JAKARTA - Direktur Jenderal Pendidikan Anak Usia Dini, Pendidikan Dasar dan Pendidikan Menengah (Dirjen PAUD Dikdasmen), Kemendikbud, Jumeri menyampaikan, sampai saat ini, masih ada beberapa daerah, khususnya di wilayah 3T (tertinggal, terluar dan terdepan) masyarakatnya mengalami buta aksara.
“Ada 6 wilayah yang perlu mendapat penekanan atau butuh perjuangan kuat untuk mengangkat ketertinggalan daerah tersebut, karena buta aksara, ” kata Jumeri dalam acara Bincang Pendidikan dan Kebudayaan secara virtual di Jakarta, Jumat (4/9/2020).
Adapun 6 daerah tersebut adalah Papua tingkat buta aksaranya 21, 9 persen, NTB (7, 46) persen, NTT (4, 24) persen, Sulawrsi Barat (3, 98) persen, Sulawesi Selatan (4, 22) persen, dan Kalimantan Barat (3, 81) persen.
“Kini beberapa daerah yang masih harus mendapat perhatian sungguh-sungguh agar bisa mentas dari buta aksara yang menghambat dalam kehidupan di masyarakat. Namun kalau secara nasional, presentase penduduk buta aksara pada tahun 2019 turun menjadi 1, 78 persen. Angka ini lebih baik, jika dibanding tahun 2018 yakni 1, 93 persen. Data buta aksara ini berdasarkan usia 15-59 tahun. Makin tinggi pendapatan penduduk, maka makin tinggi pula melek aksaranya, ” papar Jumeri.
Untuk itu, di dalam menuntaskan buta akasara ada 4 strategi yang dilakukan oleh pemerintah Indonesia yaitu pertama, pemutahiran data buta aksara. Dalam hal ini, Kemendikbud bekerjasama dengan Badan Pusat Statistik (BPS), sehingga data itu bisa diukur sampai dimana, dilakukan secara nasional.

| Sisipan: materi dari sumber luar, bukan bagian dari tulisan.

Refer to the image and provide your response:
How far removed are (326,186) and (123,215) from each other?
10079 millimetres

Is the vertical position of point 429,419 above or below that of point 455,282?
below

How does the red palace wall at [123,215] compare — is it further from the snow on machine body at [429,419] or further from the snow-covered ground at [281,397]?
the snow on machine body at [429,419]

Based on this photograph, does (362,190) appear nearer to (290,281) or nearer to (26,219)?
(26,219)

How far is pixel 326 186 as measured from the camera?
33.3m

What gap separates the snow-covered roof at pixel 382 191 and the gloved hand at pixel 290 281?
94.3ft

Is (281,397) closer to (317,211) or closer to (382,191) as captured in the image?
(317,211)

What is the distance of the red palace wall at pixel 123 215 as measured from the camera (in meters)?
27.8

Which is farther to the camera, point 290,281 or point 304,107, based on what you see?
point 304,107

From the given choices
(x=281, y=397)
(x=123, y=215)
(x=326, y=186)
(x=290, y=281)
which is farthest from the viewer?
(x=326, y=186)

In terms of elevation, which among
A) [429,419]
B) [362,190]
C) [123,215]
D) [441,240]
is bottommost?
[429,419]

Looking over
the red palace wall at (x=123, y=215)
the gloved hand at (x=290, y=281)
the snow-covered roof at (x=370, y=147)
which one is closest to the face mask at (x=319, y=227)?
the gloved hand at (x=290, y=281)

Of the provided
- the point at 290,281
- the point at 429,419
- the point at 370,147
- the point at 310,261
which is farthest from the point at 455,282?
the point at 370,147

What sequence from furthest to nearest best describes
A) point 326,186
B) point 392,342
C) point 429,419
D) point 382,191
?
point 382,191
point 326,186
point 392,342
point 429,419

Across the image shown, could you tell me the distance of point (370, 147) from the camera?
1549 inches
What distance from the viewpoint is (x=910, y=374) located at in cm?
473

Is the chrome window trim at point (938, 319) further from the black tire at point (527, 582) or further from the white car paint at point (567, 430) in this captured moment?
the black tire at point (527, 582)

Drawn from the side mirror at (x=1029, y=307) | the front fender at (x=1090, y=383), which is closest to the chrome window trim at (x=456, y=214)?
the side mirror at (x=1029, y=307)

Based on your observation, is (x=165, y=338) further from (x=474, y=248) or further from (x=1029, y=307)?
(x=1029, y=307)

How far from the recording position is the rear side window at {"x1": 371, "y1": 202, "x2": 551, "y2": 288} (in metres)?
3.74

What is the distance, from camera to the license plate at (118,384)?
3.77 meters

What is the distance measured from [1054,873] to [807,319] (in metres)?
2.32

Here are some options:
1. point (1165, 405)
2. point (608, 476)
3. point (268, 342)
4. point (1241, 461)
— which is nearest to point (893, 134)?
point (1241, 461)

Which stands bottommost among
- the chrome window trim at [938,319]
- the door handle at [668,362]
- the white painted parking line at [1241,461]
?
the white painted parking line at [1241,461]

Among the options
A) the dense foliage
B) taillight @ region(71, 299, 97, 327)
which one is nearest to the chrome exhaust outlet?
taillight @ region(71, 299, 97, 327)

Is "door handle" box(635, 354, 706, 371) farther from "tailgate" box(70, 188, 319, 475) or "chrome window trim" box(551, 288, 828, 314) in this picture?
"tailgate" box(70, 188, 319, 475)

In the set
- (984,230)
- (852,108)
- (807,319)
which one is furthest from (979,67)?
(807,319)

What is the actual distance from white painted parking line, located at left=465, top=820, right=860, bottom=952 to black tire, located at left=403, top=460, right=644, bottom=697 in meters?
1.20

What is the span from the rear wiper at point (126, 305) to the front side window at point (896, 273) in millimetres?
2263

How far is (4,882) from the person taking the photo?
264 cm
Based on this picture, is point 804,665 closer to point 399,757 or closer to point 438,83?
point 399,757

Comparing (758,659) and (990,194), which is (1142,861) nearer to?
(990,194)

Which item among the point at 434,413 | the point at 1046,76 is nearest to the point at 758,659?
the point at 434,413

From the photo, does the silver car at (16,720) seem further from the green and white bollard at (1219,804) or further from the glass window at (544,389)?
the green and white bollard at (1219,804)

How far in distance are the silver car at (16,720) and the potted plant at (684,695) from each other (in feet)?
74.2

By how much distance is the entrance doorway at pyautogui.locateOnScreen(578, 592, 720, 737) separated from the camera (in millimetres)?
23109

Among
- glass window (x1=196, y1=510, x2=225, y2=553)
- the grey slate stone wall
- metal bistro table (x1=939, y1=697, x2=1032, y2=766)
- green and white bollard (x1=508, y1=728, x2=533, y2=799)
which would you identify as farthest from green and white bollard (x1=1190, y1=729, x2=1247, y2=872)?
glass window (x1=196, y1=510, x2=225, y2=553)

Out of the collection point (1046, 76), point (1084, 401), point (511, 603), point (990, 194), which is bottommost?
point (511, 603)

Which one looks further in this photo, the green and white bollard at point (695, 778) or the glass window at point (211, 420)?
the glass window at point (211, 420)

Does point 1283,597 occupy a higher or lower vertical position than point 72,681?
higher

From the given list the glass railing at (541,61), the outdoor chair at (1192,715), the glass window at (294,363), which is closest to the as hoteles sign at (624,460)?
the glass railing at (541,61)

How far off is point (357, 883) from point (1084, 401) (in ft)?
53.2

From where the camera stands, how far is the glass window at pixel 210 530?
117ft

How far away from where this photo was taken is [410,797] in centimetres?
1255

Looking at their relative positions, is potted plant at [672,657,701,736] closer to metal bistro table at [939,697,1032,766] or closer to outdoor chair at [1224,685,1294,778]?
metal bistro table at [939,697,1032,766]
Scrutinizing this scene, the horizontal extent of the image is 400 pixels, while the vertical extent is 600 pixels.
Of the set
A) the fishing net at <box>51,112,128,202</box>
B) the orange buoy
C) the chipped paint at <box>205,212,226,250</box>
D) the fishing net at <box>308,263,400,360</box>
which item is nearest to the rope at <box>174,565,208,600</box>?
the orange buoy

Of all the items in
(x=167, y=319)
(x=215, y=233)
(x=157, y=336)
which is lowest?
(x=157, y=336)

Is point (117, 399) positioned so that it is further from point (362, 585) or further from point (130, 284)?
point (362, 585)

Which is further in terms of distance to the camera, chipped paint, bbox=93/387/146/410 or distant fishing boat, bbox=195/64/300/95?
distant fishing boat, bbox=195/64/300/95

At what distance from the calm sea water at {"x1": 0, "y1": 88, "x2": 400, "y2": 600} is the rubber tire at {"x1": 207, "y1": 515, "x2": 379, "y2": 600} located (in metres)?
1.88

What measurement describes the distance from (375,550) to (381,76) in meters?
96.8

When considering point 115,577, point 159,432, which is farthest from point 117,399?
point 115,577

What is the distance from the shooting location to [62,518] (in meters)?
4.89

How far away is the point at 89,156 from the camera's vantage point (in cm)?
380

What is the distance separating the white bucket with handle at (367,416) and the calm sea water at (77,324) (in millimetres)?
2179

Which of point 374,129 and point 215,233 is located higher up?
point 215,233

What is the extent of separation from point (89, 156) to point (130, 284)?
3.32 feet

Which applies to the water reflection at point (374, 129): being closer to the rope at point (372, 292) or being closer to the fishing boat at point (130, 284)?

“Jadi kita memanfaatkan hasil pendataan nasional. Nanti dapat diukur capaiannya dan bisa untuk menentukan langkah yang tepat untuk kedepannya, ” ujarnya.
Kedua, strategi penuntasan. Layanan program pendidikan keaksaraan, terfokus pada daerah terpadat buta aksara. Nantinya akan ada sistem kluster pada wilayah tertentu agar bisa cepat dalam hal penuntasan buta aksara.
“Meski masih dalam masa pandemi, program ini akan terus berjalan, dan kami berharap pada tahun 2023 tidak ada lagi wilayah yang buta aksara, ” imbuhnya.
Ketiga pengembangan jejaring dan sinergitas. Nantinya akan ada sharing anggaran antara pusat dan daerah, kemitraan Perguruan Tinggi, kerjasama dengan dinas terkait serta lembaga pendidikan non formal, untuk menuntaskan buta aksara.
Masyarakat yang sudah tidak buta aksara itu, akan terus dijaga agar mereka bisa terus meningkatkan literasinya. Karena, kalau tidak ada tindak lanjut, maka bisa kembali menjadi buta aksara.
“Untuk itulah diperlukan sinergitas bisa lewat Kuliah Kerja Nyata (KKN) tematik mahasiswa khusus pemberantasan buta aksara, ” ungkap Jumeri.
Keempat pengembangan program yang inovatif. Unuk mengimplementasikan program kepada daerah padat tersebut, diperlukan inovasi dalam layanan program secara daring, untuk mempercepat akses. “Jadi yang daring bukan hanya sekolah-sekolah formal, tapi juga pendidikan non formal, pendidikan masyarakat semacam keaksaraan ini juga bisa didaringkan lewat jejaring yang sudah kita luncurkan, ” paparnya.
“Ini inovatif pendekatan, sinergi, dan metode pembelajaran pendidikan keaksaraan. Apalagi dalam masa pandemi ini, berbagai program pendidikan keaksaraan perlu penyesuaian, dan sejalan dengan tema tahun ini bahwa Pembelajaran Literasi di Masa Pandemi Covid-19, Momentum Perubahan Paradigma Pendidikan. maka dibutuhkan inovasi dalam layanan program secara daring, terutama di tengah pandemi ini, ” ungkapnya. (Foto: G. Suranto).